Para esta jornalista, que certamente representa parcela considerável da opinião pública ocidental, crítica do comportamento dos muçulmanos, a medida de desenvolvimento de uma sociedade é o grau de humilhação a que pode condenar Profetas e homens santos. Quanto mais baixo for o nível a que esta sociedade fizer descer a imagem dos fundadores das suas próprias bases espirituais e morais, mais progressista ela é.
Como contrapartida necessária, respeitar as motivações doentias – para não dizer demoníacas – dos “intelectuais” que se dedicam à tarefa de, nos termos da jornalista, “desconstruir” a imagem dos Profetas é dever de todo o indivíduo comprometido com a “modernidade”. E modernidade, para estas pessoas, é sinônimo de “evolução”. (Particularmente, não concordo com a relação direta que se faz entre os dois termos, pois vejo em muitos aspectos da modernidade sinais claros de retrocesso da civilização, mas isso seria tema para outro artigo).
As caricaturas ofensivas do Profeta Muhammad (s.a.a.a.s.) não devem ser tomadas como causa. Elas são sintomas de uma sociedade que perdeu, há muito tempo, o respeito pelos seus símbolos. De uma civilização que já “desconstruiu” seu Profeta maior como drogado e homossexual, como um indivíduo fraco e atemorizado por dúvidas como qualquer ser humano, não se poderia esperar outra coisa se não voltar-se, agora, contra as demais tradições religiosas e tentar “desconstruir” a imagem dos seus Profetas.
Nós, muçulmanos, não aceitamos este ataque.

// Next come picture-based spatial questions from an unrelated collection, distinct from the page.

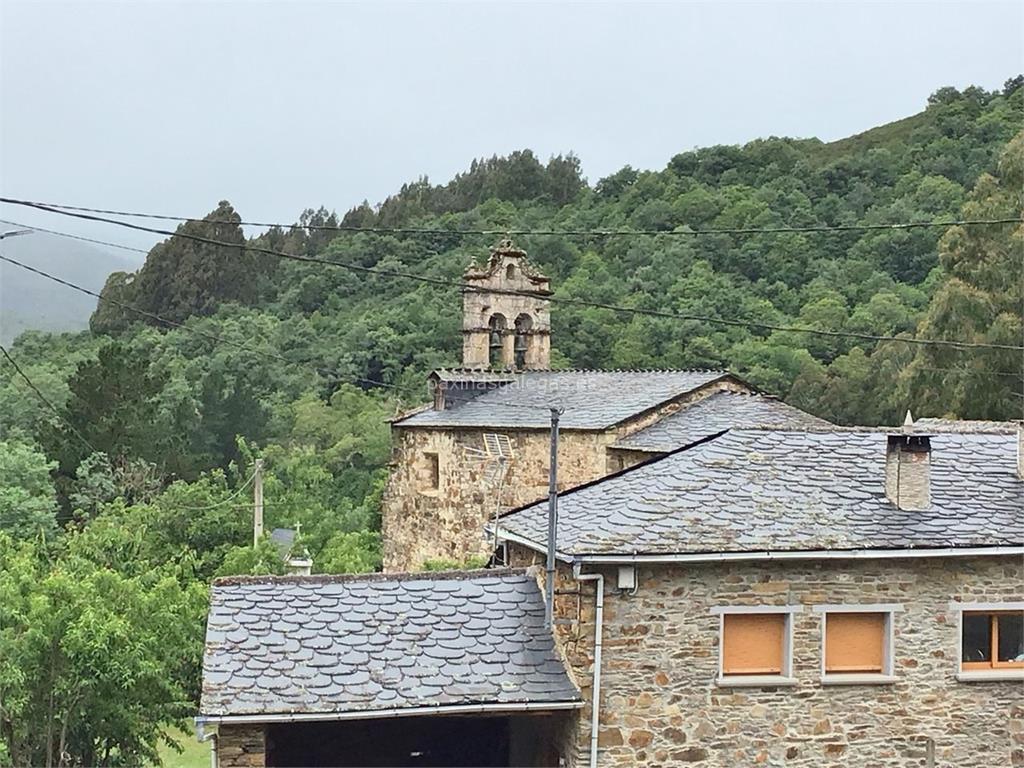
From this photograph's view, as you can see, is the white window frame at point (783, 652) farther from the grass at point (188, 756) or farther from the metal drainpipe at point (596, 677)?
the grass at point (188, 756)

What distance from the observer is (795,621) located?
10.7 m

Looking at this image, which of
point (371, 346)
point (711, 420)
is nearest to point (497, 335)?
point (711, 420)

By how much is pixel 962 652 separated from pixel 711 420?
8.61 meters

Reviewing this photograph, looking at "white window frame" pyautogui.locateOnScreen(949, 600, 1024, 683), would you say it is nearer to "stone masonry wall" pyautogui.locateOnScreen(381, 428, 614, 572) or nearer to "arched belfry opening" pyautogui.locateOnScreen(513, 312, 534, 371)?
"stone masonry wall" pyautogui.locateOnScreen(381, 428, 614, 572)

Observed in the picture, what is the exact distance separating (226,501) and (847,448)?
1768cm

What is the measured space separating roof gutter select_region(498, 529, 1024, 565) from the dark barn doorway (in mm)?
2093

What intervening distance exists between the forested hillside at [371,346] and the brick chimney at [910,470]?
5.22 metres

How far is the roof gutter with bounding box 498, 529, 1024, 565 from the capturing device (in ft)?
33.4

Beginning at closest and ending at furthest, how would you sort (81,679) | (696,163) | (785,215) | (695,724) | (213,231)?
(695,724) < (81,679) < (785,215) < (696,163) < (213,231)

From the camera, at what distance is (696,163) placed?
59.3 m

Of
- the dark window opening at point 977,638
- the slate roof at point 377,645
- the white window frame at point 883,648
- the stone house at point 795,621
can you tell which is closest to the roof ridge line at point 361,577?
the slate roof at point 377,645

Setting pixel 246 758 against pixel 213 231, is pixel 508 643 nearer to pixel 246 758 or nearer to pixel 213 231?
pixel 246 758

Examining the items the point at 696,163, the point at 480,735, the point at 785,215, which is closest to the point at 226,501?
the point at 480,735

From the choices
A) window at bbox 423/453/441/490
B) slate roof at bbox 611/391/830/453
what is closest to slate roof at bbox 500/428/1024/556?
slate roof at bbox 611/391/830/453
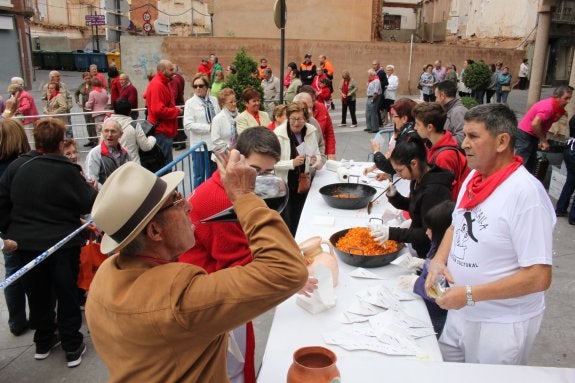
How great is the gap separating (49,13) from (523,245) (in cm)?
5475

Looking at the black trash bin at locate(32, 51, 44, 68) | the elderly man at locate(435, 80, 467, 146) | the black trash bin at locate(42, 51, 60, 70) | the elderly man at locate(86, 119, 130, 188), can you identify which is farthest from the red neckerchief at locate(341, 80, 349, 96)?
the black trash bin at locate(32, 51, 44, 68)

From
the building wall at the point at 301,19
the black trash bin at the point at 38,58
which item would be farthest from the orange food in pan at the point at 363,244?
the black trash bin at the point at 38,58

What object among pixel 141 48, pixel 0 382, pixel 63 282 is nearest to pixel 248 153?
pixel 63 282

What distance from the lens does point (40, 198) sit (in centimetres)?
358

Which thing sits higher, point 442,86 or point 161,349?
point 442,86

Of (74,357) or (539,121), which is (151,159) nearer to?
(74,357)

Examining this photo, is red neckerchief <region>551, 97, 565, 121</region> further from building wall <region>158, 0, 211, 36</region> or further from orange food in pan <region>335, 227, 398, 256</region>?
building wall <region>158, 0, 211, 36</region>

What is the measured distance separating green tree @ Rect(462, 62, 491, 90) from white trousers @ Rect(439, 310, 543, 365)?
16098mm

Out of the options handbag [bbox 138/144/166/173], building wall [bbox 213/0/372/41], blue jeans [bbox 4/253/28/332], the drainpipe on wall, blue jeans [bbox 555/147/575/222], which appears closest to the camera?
blue jeans [bbox 4/253/28/332]

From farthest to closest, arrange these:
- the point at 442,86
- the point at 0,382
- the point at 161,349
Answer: the point at 442,86 → the point at 0,382 → the point at 161,349

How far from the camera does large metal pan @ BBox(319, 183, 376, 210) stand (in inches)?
173

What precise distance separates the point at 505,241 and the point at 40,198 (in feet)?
10.6

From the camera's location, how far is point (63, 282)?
12.4 feet

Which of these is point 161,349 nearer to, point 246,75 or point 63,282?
point 63,282
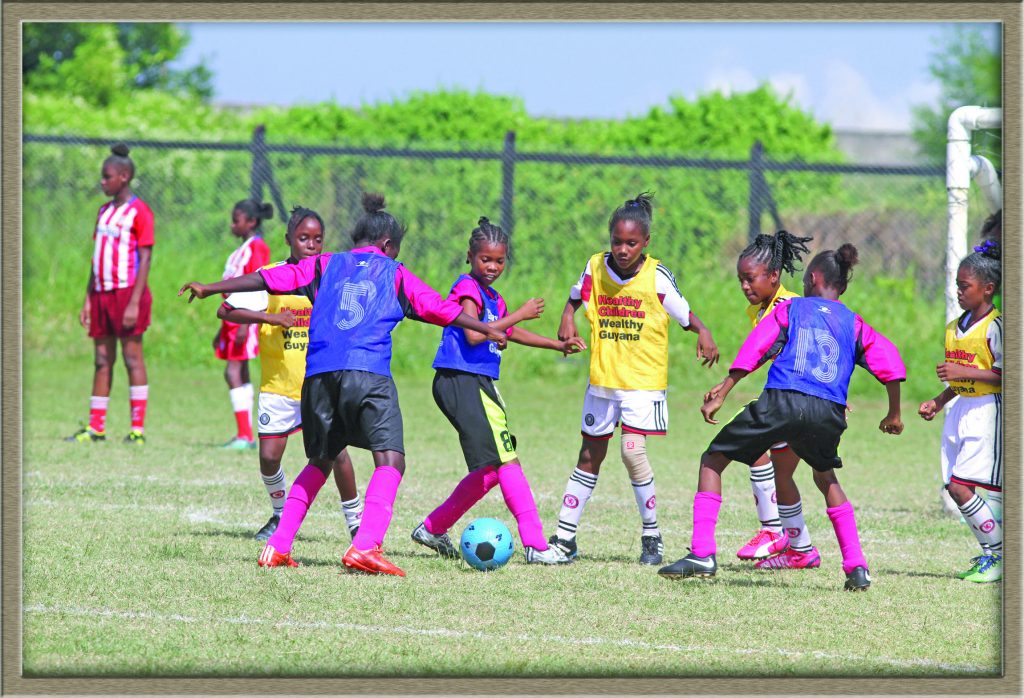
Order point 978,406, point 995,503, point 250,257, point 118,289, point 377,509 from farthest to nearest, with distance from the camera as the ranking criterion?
1. point 118,289
2. point 250,257
3. point 995,503
4. point 978,406
5. point 377,509

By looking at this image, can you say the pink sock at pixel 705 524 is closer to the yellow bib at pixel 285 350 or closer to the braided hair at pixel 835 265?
the braided hair at pixel 835 265

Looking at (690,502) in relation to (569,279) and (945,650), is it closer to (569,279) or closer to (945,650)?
(945,650)

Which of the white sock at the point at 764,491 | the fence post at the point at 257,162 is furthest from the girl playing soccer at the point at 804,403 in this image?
the fence post at the point at 257,162

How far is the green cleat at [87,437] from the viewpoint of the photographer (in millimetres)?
11953

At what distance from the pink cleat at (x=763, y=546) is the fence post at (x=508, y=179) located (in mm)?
10571

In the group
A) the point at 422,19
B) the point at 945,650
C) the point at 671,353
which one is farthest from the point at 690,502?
the point at 671,353

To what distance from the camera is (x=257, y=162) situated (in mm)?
18391

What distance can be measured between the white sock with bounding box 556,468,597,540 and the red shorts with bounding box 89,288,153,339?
5.49 metres

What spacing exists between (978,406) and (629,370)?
6.53 feet

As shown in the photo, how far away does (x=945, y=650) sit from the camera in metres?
5.98

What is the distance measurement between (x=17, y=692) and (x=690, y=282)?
1433 cm

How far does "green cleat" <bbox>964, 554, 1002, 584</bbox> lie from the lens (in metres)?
7.51

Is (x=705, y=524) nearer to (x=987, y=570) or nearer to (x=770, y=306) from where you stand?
(x=770, y=306)

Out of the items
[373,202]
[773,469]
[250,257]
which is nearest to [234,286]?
[373,202]
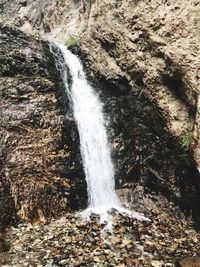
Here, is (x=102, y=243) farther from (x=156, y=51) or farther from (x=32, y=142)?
(x=156, y=51)

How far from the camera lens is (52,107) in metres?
11.0

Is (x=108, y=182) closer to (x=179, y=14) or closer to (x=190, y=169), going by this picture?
(x=190, y=169)

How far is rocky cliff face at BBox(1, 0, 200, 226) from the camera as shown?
32.3 ft

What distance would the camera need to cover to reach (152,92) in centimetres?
1112

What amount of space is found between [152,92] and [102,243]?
17.1ft

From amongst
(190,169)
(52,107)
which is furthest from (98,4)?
(190,169)

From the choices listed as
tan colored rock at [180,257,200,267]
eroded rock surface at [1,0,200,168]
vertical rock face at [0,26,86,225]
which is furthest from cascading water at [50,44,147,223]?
tan colored rock at [180,257,200,267]

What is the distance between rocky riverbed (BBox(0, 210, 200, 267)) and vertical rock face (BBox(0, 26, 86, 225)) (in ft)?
1.95

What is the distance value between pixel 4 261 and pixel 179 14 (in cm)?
843

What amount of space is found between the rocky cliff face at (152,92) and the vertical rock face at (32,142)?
335 millimetres

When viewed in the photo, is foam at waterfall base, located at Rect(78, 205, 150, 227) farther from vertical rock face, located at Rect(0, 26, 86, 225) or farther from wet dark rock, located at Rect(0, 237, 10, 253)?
wet dark rock, located at Rect(0, 237, 10, 253)

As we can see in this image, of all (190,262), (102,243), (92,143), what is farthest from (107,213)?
(190,262)

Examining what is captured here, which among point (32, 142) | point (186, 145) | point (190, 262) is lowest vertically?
point (190, 262)

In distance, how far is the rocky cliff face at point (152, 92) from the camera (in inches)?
387
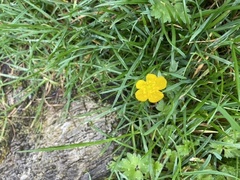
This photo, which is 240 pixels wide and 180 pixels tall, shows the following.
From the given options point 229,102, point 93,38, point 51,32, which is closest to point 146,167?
point 229,102

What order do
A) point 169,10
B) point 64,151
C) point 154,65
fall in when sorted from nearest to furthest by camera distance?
point 169,10 < point 154,65 < point 64,151

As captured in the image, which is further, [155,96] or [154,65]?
[154,65]

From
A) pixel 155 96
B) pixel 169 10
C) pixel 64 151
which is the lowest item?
pixel 64 151

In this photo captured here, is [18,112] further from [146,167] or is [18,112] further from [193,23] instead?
[193,23]

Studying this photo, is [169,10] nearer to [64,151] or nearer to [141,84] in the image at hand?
[141,84]

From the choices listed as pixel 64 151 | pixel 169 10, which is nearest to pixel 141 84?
pixel 169 10
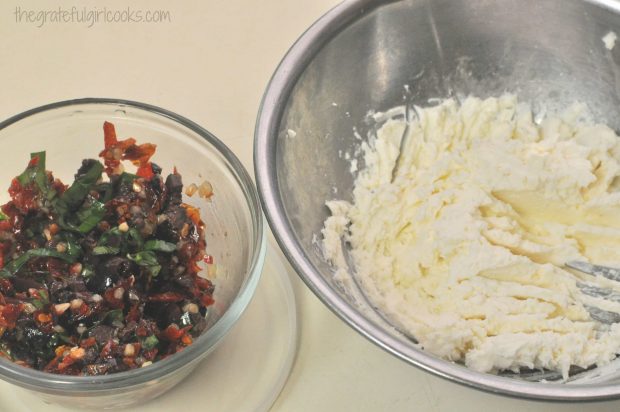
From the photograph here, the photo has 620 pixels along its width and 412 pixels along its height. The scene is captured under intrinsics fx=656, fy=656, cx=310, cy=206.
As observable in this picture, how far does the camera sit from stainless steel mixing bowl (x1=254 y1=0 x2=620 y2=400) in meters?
1.40

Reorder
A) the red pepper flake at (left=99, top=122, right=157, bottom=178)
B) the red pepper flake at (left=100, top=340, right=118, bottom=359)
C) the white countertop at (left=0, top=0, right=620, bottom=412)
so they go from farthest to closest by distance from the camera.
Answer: the white countertop at (left=0, top=0, right=620, bottom=412) < the red pepper flake at (left=99, top=122, right=157, bottom=178) < the red pepper flake at (left=100, top=340, right=118, bottom=359)

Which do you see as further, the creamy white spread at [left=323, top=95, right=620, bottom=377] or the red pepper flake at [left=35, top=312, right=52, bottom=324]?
the creamy white spread at [left=323, top=95, right=620, bottom=377]

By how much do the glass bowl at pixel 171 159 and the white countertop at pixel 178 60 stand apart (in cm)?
23

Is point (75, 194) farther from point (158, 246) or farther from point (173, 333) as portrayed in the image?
point (173, 333)

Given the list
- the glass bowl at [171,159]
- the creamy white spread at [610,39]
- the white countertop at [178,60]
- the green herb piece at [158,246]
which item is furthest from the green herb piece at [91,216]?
the creamy white spread at [610,39]

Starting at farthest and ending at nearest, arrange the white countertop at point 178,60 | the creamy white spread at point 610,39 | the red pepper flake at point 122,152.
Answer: the white countertop at point 178,60 → the creamy white spread at point 610,39 → the red pepper flake at point 122,152

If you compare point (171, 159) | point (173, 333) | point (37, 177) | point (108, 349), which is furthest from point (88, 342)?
point (171, 159)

E podem dizer que a defesa que fazemos não só do nosso Profeta, mas de todos os 124 mil Profetas enviados à humanidade, é uma atitude conservadora. Para nós, ser conservador é um grande elogio. Somos conservadores sim, pois entendemos que existem valores a serem conservados (e respeitados) eternamente por guardarem uma relação íntima com aquilo que nos faz humanos. Entre estes valores estão a crença num Princípio Transcendente e Consciente de tudo quanto existe, Sustentador e Ordenador do universo, a Quem denominados Allah, bem como o respeito aos Seus nobres mensageiros. A estes valores nenhuma pretensão à “modernidade” ou a qualquer outra liberdade humana se contrapõe.